Solving part of the problem set:
You have two individual demand curves:
P = 1000 – QUS and P = 500 - QCAN
The individual marginal revenue curves were given as:
MRUS = 1000 – 2QUS and MRCAN = 500 – 2QCAN
Now, with a combined market (unable to separate the U.S. market from the Canadian market) the demand curve (one) faced by the pharmaceutical company intersects the price axis at 1000 as before, and is written as follows:
P = 1000 – Q [for 0 < Q < 500] and P = 750 – .5Q [for 500 < Q < 1500].
The demand curve intersects the price axis at P = $1,000 (Q = 0), has a slop of -1 for Q between 0 and 500, and then kinks out so that it has a slope of -1/2 (rise is 1 and run is -2) for Q between 500 and 1,500, which is here the new demand curve intersects the Q axis. This can be seen in the Q(Combined) column below.

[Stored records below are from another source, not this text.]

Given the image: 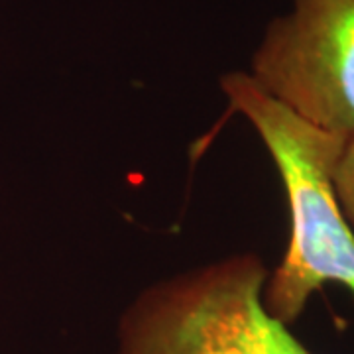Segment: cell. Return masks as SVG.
I'll list each match as a JSON object with an SVG mask.
<instances>
[{
  "label": "cell",
  "mask_w": 354,
  "mask_h": 354,
  "mask_svg": "<svg viewBox=\"0 0 354 354\" xmlns=\"http://www.w3.org/2000/svg\"><path fill=\"white\" fill-rule=\"evenodd\" d=\"M221 87L278 169L290 209V241L266 279V309L286 325L297 321L325 286L354 295V236L337 205L330 174L344 138L319 130L274 101L244 71L228 73Z\"/></svg>",
  "instance_id": "obj_1"
},
{
  "label": "cell",
  "mask_w": 354,
  "mask_h": 354,
  "mask_svg": "<svg viewBox=\"0 0 354 354\" xmlns=\"http://www.w3.org/2000/svg\"><path fill=\"white\" fill-rule=\"evenodd\" d=\"M268 274L244 252L156 281L120 315L116 354H313L266 309Z\"/></svg>",
  "instance_id": "obj_2"
},
{
  "label": "cell",
  "mask_w": 354,
  "mask_h": 354,
  "mask_svg": "<svg viewBox=\"0 0 354 354\" xmlns=\"http://www.w3.org/2000/svg\"><path fill=\"white\" fill-rule=\"evenodd\" d=\"M248 75L305 122L354 136V0H293L268 26Z\"/></svg>",
  "instance_id": "obj_3"
},
{
  "label": "cell",
  "mask_w": 354,
  "mask_h": 354,
  "mask_svg": "<svg viewBox=\"0 0 354 354\" xmlns=\"http://www.w3.org/2000/svg\"><path fill=\"white\" fill-rule=\"evenodd\" d=\"M333 193L354 236V136L344 140L330 174Z\"/></svg>",
  "instance_id": "obj_4"
}]
</instances>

Price Q(US) Q(CAN) Q(Combined)
$1,000.00 0 0 0
$900.00 100 0 100
$800.00 200 0 200
$700.00 300 0 300
$600.00 400 0 400
$500.00 500 0 500
$400.00 600 100 700
$300.00 700 200 900
$200.00 800 300 1100
$100.00 900 400 1300
$- 1000 500 1500
We can now figure out the marginal revenue functions for this demand curve. (Since the demand curve is kinked it will have two marginal revenue functions.)
MR = 1000 – 2Q [for 0 < Q < 500] and then MR = 750 – Q [for 500 < Q < 1500].
Using both of these marginal revenue functions and your marginal cost function, set marginal revenue equal to marginal cost to determine which of the two resulting price-quantity combinations maximizes the pharmaceutical company’s profits. That is, find the quantities that equate each of the marginal revenue functions with the firm’s marginal cost, plug these numbers back into their respective demand function segments above (i.e., for Q ≤ 500 use the first demand segment, and for Q > 500 use the second demand segment) and then determine which of these two price-quantity combinations maximizes the firms profits given that it has to charge the same price in both markets.